══ Supplied material

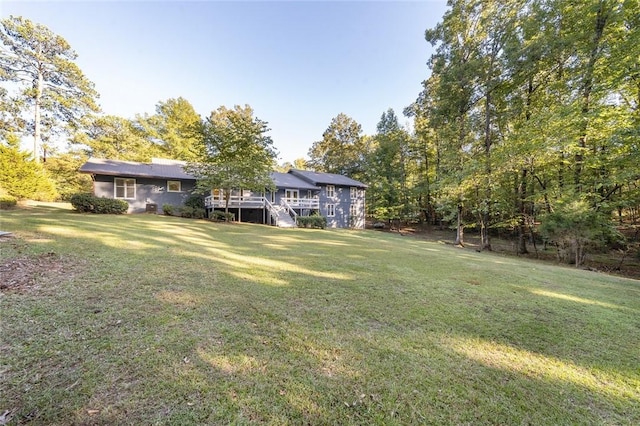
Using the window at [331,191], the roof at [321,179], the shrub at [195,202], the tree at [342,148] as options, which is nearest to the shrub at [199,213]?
the shrub at [195,202]

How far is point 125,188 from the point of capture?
17.3 m

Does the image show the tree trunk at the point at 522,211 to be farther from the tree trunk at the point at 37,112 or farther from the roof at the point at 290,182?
the tree trunk at the point at 37,112

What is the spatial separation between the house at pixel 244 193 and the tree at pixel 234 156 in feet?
6.36

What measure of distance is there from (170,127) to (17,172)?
1818 cm

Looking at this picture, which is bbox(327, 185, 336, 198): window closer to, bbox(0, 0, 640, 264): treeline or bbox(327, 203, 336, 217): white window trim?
bbox(327, 203, 336, 217): white window trim

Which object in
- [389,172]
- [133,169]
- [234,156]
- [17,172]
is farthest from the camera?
[389,172]

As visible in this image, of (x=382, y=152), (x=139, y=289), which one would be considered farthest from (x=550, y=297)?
(x=382, y=152)

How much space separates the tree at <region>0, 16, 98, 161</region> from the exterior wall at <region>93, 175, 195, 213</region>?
596 centimetres

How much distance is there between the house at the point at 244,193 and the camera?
56.1 feet

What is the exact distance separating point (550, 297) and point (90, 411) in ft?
24.8

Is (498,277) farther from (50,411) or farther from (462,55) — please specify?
(462,55)

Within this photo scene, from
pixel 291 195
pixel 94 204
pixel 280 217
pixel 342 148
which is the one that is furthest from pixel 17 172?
pixel 342 148

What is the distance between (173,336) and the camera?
2.93m

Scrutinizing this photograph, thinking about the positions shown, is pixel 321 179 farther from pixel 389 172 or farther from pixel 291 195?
pixel 389 172
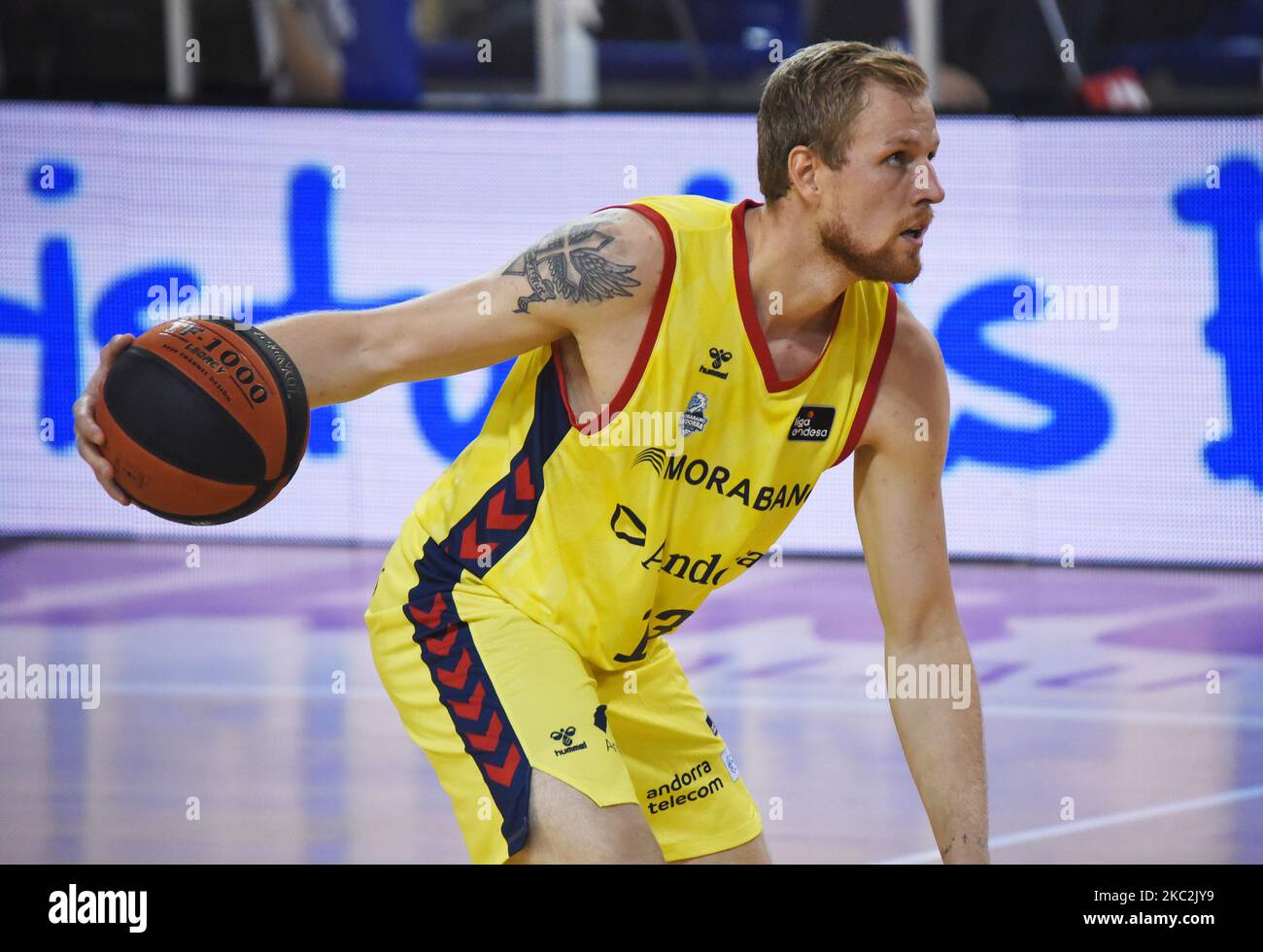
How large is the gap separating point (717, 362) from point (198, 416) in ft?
3.05

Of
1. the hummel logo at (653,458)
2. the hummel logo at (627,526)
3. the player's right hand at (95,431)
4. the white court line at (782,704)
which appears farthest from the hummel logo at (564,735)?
the white court line at (782,704)

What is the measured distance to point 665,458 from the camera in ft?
9.66

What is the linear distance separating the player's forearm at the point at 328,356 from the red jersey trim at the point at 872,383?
0.88m

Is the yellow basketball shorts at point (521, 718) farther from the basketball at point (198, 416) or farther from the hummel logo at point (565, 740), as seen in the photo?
the basketball at point (198, 416)

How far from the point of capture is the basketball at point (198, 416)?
285 cm

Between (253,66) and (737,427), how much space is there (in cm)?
760

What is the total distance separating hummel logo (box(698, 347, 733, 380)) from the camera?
2969mm

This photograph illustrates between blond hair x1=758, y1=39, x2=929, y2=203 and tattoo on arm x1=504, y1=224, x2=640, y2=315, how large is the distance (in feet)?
1.19

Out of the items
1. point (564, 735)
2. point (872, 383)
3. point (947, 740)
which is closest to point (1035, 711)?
point (947, 740)
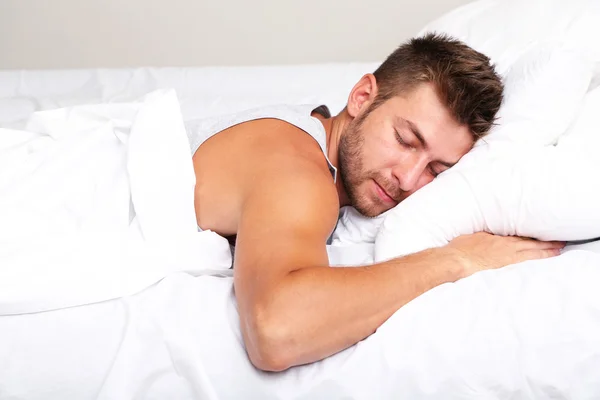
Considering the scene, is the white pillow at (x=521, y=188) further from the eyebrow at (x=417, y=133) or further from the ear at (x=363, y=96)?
the ear at (x=363, y=96)

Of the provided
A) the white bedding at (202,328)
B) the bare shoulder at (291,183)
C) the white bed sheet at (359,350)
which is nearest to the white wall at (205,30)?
the bare shoulder at (291,183)

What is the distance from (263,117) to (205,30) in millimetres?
1279

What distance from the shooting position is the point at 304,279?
3.28ft

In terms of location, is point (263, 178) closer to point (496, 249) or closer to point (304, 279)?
point (304, 279)

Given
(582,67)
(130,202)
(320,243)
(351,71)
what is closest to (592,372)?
(320,243)

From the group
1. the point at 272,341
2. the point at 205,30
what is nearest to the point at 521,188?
the point at 272,341

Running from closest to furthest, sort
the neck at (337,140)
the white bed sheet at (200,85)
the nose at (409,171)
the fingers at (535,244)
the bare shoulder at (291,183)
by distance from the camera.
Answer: the bare shoulder at (291,183)
the fingers at (535,244)
the nose at (409,171)
the neck at (337,140)
the white bed sheet at (200,85)

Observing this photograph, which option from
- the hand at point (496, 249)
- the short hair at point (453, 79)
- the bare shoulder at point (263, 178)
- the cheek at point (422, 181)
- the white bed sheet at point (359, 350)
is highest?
the short hair at point (453, 79)

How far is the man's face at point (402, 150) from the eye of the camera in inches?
54.6

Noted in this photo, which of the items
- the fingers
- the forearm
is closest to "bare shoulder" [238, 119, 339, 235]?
the forearm

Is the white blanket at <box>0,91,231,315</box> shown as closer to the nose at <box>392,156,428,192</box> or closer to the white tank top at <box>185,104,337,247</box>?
the white tank top at <box>185,104,337,247</box>

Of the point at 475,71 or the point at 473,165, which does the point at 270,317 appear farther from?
the point at 475,71

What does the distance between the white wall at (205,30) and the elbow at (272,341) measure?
1.69 meters

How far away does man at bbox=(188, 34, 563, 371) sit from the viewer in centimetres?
101
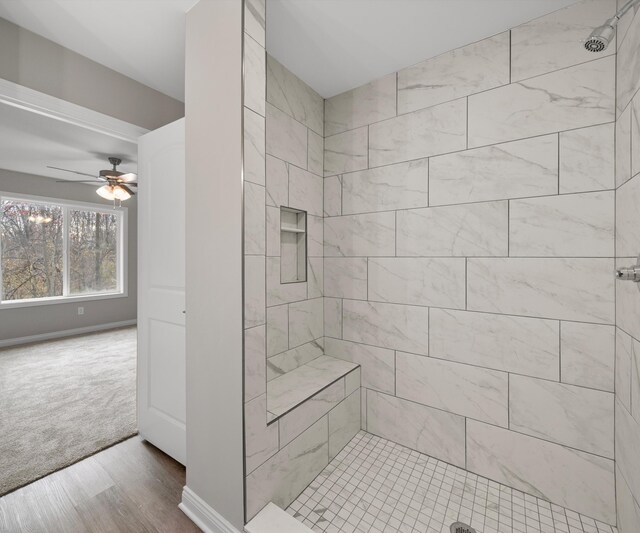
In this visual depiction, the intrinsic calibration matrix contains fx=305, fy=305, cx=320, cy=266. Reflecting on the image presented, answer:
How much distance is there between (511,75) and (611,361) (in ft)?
→ 5.08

════

◆ **Task directions**
Pictures are to be left out; the records above must be repeated word for word.

◆ **Output of the task**
Using the window at [331,191], the roof at [321,179], the shrub at [195,202], the tree at [342,148] as options, which is nearest to the shrub at [199,213]?
the shrub at [195,202]

How far is point 125,188 from the point of capture?
17.3 m

Does the image show the tree trunk at the point at 522,211 to be farther from the tree trunk at the point at 37,112 or farther from the roof at the point at 290,182?
the tree trunk at the point at 37,112

What is the spatial separation between the house at pixel 244 193 and the tree at pixel 234 156 in feet?
6.36

What measure of distance is there from (170,127) to (17,172)?
1818 cm

Looking at this picture, which is bbox(327, 185, 336, 198): window closer to, bbox(0, 0, 640, 264): treeline or bbox(327, 203, 336, 217): white window trim?
bbox(327, 203, 336, 217): white window trim

Which object in
- [389,172]
- [133,169]
- [234,156]
- [17,172]
is farthest from the camera?
[389,172]

As visible in this image, of (x=382, y=152), (x=139, y=289), which one would be considered farthest from (x=550, y=297)?
(x=382, y=152)

How much space separates the tree at <region>0, 16, 98, 161</region> from the exterior wall at <region>93, 175, 195, 213</region>?
596 centimetres

How much distance is there between the house at the point at 244,193 and the camera?
56.1 feet

What is the exact distance separating point (550, 297) and point (90, 411) in ft?
24.8

Is (498,277) farther from (50,411) or farther from (462,55) — please specify?
(462,55)

Within this photo scene, from
pixel 291 195
pixel 94 204
pixel 280 217
pixel 342 148
which is the one that is furthest from pixel 17 172?
pixel 342 148

What is the distance between (173,336) and the camera?
2.93m

Scrutinizing this photograph, thinking about the positions shown, is pixel 321 179 farther from pixel 389 172 or farther from pixel 291 195?
pixel 389 172
How large is the gap separating point (717, 362) from point (198, 416) in ft?
3.05

Of
1. the hummel logo at (653,458)
2. the hummel logo at (627,526)
3. the player's right hand at (95,431)
4. the white court line at (782,704)
which appears farthest from the hummel logo at (564,735)?
the white court line at (782,704)

What is the measured distance to point 665,458 from the camera in ft?
9.66

What is the linear distance separating the player's forearm at the point at 328,356 from the red jersey trim at the point at 872,383?
0.88m

Is the yellow basketball shorts at point (521, 718) farther from the basketball at point (198, 416) or farther from the hummel logo at point (565, 740), as seen in the photo?
the basketball at point (198, 416)

How far from the point of capture is the basketball at point (198, 416)?
285 cm

Between (253,66) and (737,427), how much space is there (in cm)?
760

What is the total distance separating hummel logo (box(698, 347, 733, 380)) from the camera?
2969mm

This photograph illustrates between blond hair x1=758, y1=39, x2=929, y2=203 and tattoo on arm x1=504, y1=224, x2=640, y2=315, how large is the distance (in feet)?
1.19

Out of the items
1. point (564, 735)
2. point (872, 383)
3. point (947, 740)
which is closest to point (1035, 711)?
point (947, 740)
Considering the scene, is the white pillow at (x=521, y=188) further from the eyebrow at (x=417, y=133) or further from the ear at (x=363, y=96)?
the ear at (x=363, y=96)

Of the provided
A) the white bedding at (202,328)
B) the bare shoulder at (291,183)
C) the white bed sheet at (359,350)
which is nearest to the white wall at (205,30)?
the bare shoulder at (291,183)

What is the distance from (263,117) to (205,30) in millimetres?
1279

What distance from the shooting position is the point at 304,279?
3.28ft

In terms of location, is point (263, 178) closer to point (496, 249) or closer to point (304, 279)?
point (304, 279)

Given
(582,67)
(130,202)
(320,243)
(351,71)
what is closest to (592,372)?
(320,243)

From the group
1. the point at 272,341
2. the point at 205,30
what is nearest to the point at 521,188?
the point at 272,341

Running from closest to furthest, sort
the neck at (337,140)
the white bed sheet at (200,85)
the nose at (409,171)
the fingers at (535,244)
the bare shoulder at (291,183)
by distance from the camera.
Answer: the bare shoulder at (291,183)
the fingers at (535,244)
the nose at (409,171)
the neck at (337,140)
the white bed sheet at (200,85)

Observing this photograph, which option from
- the hand at point (496, 249)
- the short hair at point (453, 79)
- the bare shoulder at point (263, 178)
- the cheek at point (422, 181)
- the white bed sheet at point (359, 350)
is highest?
the short hair at point (453, 79)

How far is the man's face at point (402, 150) from the eye of the camera in inches?
54.6

Noted in this photo, which of the items
- the fingers
- the forearm
is closest to "bare shoulder" [238, 119, 339, 235]?
the forearm

Is the white blanket at <box>0,91,231,315</box> shown as closer to the nose at <box>392,156,428,192</box> or closer to the white tank top at <box>185,104,337,247</box>?
the white tank top at <box>185,104,337,247</box>

Of the point at 475,71 or the point at 473,165, which does the point at 270,317 appear farther from?
the point at 475,71

What does the distance between the white wall at (205,30) and the elbow at (272,341) measure?
1.69 meters

How far away does man at bbox=(188, 34, 563, 371) sit from the viewer in centimetres?
101
In this visual depiction, the intrinsic calibration matrix contains fx=305, fy=305, cx=320, cy=266. Reflecting on the image presented, answer:
How much distance is there between (511,75) and (611,361) (in ft)?
→ 5.08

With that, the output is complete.